## DATA FOR ANALYSIS:
Start of Block

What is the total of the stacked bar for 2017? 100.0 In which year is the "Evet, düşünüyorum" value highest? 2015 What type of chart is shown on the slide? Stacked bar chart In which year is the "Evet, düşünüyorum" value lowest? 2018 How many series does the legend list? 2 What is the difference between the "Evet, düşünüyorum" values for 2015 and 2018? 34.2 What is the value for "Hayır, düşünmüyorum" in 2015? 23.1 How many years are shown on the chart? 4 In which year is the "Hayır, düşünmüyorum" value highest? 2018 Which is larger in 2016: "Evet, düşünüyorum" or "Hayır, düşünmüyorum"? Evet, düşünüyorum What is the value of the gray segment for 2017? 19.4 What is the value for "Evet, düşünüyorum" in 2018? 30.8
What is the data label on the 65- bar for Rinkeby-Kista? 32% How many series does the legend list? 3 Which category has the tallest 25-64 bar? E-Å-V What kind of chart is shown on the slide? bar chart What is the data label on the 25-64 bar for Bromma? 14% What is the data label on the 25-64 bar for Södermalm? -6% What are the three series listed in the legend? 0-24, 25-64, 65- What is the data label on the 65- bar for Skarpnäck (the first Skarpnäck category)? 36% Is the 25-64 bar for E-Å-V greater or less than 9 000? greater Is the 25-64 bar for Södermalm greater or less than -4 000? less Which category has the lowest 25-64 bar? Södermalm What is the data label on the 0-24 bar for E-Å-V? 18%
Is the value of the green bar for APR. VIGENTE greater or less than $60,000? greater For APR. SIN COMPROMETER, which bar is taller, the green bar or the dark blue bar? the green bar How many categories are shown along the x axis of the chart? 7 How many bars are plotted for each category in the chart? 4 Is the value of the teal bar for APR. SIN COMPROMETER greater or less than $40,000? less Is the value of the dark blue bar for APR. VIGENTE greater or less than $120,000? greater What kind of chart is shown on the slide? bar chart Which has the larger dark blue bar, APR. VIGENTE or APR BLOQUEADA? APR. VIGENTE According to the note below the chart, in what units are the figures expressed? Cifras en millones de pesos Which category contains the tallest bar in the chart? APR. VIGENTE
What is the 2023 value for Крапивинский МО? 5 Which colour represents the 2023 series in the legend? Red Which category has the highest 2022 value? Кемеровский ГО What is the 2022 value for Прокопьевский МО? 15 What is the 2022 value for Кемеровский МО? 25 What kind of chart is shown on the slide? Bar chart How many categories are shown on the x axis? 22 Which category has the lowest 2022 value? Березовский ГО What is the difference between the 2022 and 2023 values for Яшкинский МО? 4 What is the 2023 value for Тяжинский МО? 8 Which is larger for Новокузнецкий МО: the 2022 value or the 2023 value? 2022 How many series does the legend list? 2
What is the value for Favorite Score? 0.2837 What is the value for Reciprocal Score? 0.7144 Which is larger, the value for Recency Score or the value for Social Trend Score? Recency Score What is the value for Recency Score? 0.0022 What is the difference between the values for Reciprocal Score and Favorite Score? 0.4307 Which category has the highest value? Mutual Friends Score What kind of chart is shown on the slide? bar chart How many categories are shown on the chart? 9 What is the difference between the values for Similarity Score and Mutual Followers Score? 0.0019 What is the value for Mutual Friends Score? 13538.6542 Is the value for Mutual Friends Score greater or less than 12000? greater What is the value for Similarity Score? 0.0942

End of Block

## EXERCISE DESCRIPTION:
Rewrite the listing from its beginning through the line containing "What is the data label on the 65- bar for Rinkeby-Kista?", inclusive, with "legend" replaced by "key" and everything else left unchanged.

## RESPONSE BOX:
What is the total of the stacked bar for 2017? 100.0 In which year is the "Evet, düşünüyorum" value highest? 2015 What type of chart is shown on the slide? Stacked bar chart In which year is the "Evet, düşünüyorum" value lowest? 2018 How many series does the key list? 2 What is the difference between the "Evet, düşünüyorum" values for 2015 and 2018? 34.2 What is the value for "Hayır, düşünmüyorum" in 2015? 23.1 How many years are shown on the chart? 4 In which year is the "Hayır, düşünmüyorum" value highest? 2018 Which is larger in 2016: "Evet, düşünüyorum" or "Hayır, düşünmüyorum"? Evet, düşünüyorum What is the value of the gray segment for 2017? 19.4 What is the value for "Evet, düşünüyorum" in 2018? 30.8
What is the data label on the 65- bar for Rinkeby-Kista? 32% How many series does the key list? 3 Which category has the tallest 25-64 bar? E-Å-V What kind of chart is shown on the slide? bar chart What is the data label on the 25-64 bar for Bromma? 14% What is the data label on the 25-64 bar for Södermalm? -6% What are the three series listed in the key? 0-24, 25-64, 65- What is the data label on the 65- bar for Skarpnäck (the first Skarpnäck category)? 36% Is the 25-64 bar for E-Å-V greater or less than 9 000? greater Is the 25-64 bar for Södermalm greater or less than -4 000? less Which category has the lowest 25-64 bar? Södermalm What is the data label on the 0-24 bar for E-Å-V? 18%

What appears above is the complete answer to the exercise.